Trotz "Imperium"-Debatte Christian Kracht erhält Wilhelm-Raabe-Preis

Hoch dotierte Ehre für einen Außenseiter des Literaturbetriebs: Der Schriftsteller Christian Kracht erhält für seinen Roman "Imperium" den Wilhelm-Raabe-Preis. Die Jury würdigt damit die Geschichte eines Weltverbesserers aus der Kaiserzeit.
Schriftsteller Christian Kracht: "Farbig schillernd, böse komisch"

Schriftsteller Christian Kracht: "Farbig schillernd, böse komisch"

Foto: DDP

Hamburg/Braunschweig - Sein Roman "Imperium" ist ein bitteres Gleichnis dafür, wie der deutsche Idealismus des frühen 20. Jahrhunderts umschlägt ins Herrenmenschentum: Im Verlauf des Buchs wandelt sich die Hauptfigur August Engelhardt auf einer Südseeinsel vom Kokosnussapostel zum Menschenfresser und Antisemiten. Dazu kommen prügelnde Gendarmen daheim im Reich, grausame Willkürjustiz in den Kolonien.

Jetzt erhält der Schriftsteller Christian Kracht für "Imperium" den Wilhelm-Raabe-Preis. Die Auszeichnung wird von der Stadt Braunschweig und vom Deutschlandfunk verliehen.
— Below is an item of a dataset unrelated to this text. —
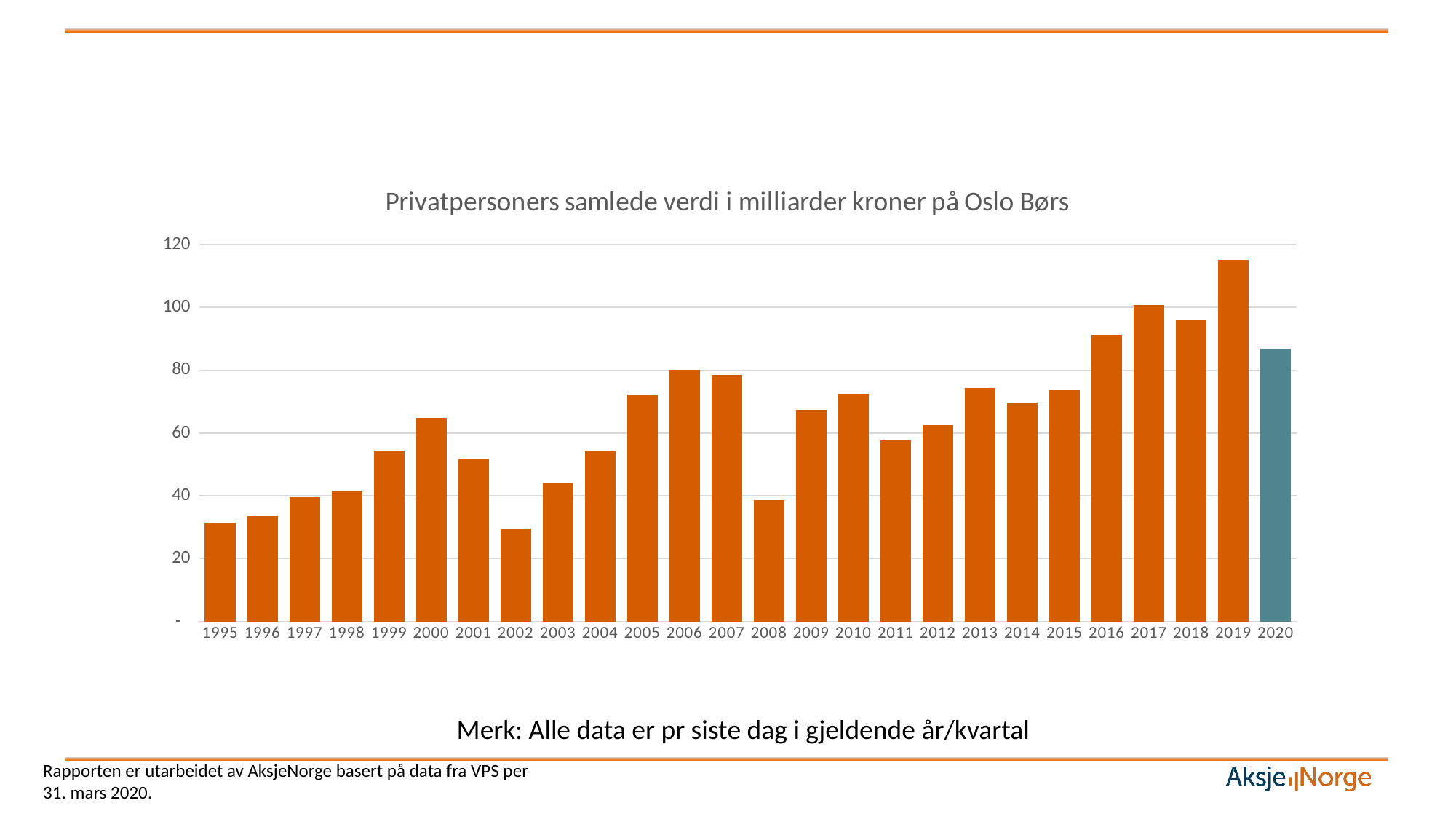
What type of chart is shown on the slide? Bar chart Which year has the larger value, 2008 or 2009? 2009 Is the value for 2020 greater or less than 80? greater Is the value for 2002 greater or less than 40? less How many years are shown on the x axis of the chart? 26 What is the title of the chart? Privatpersoners samlede verdi i milliarder kroner på Oslo Børs Which year has the highest value in the chart? 2019 Which year's bar is shown in a different colour from the others? 2020 Which year has the larger value, 2019 or 2020? 2019 Do the values rise or fall from 1995 to 2000? rise Is the value for 2019 greater or less than 100? greater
In der Jury-Begründung hieß es, die Geschichte der deutschen Kolonien zu Kaiserzeiten sei noch nie "so farbig schillernd, so böse komisch" und "so pathologisch weltbeglückend" wie von Kracht erzählt worden.

Kracht, Jahrgang 1966, gilt als einer der bedeutendsten deutschsprachigen Autoren der jüngeren Gegenwart. Bekannt wurde er 1995 mit seinem Debüt "Faserland". Wie kaum ein anderer deutschsprachiger Autor beherrscht Kracht das, was man auf Englisch "Tongue in Cheek" nennt: Das ironische, anspielungsreiche, mitunter uneindeutige Schreiben. Ergebnis von Krachts Auseinandersetzung mit englischsprachigen Vorbildern und mit der Popkultur und ihrem vieldeutigen Spiel mit Zeichen und Verweisen. Und wohl auch Folge der Tatsache, dass Kracht einen Großteil seines schriftstellerischen Lebens auf anderen Kontinenten verbracht hat, weit weg vom deutschen Literaturbetrieb mit seinen Sprachregelungen und wohl geordneten Codes.

Seine kühle Zurückhaltung, seine nicht für jedermann ergründlichen Scherze aus der Abseite der Kulturgeschichte, seine Koketterie mit der Herkunft aus einer reichen Familie (sein Vater war Generalbevollmächtigter bei Axel Springer) machten Kracht zum Außenseiter - und damit verdächtig: Im Frühjahr 2012 entzündete sich, ausgelöst von einem Text im SPIEGEL, gar eine Kontroverse um die politische Einordnung des Autors.

Immer wieder kokettierte Kracht damit, noch nie einen wichtigen Literaturpreis erhalten zu haben. Das dürfte ihm nun deutlich schwerer fallen: Der Raabe-Preis ist mit 30.000 Euro Preisgeld eine der höchstdotierten deutschen Literaturauszeichnungen; geehrt wurden zuletzt unter anderem die Schriftsteller Rainald Goetz, Katja Lange-Müller und Sibylle Lewitscharoff. Überreicht werden soll der Raabe-Preis am Donnerstag, 4. November in Braunschweig.

Die Auszeichnung erinnert an den Schriftsteller Wilhelm Raabe (1831-1910). In "Imperium" persifliert Kracht auch die literarische Sprache des Kaiserreichs - und erweist sich auch dadurch als würdiger Raabe-Preisträger: Schreibt er, besonders zu Beginn des Buchs, doch fast so verzopft wie der Namenspatron.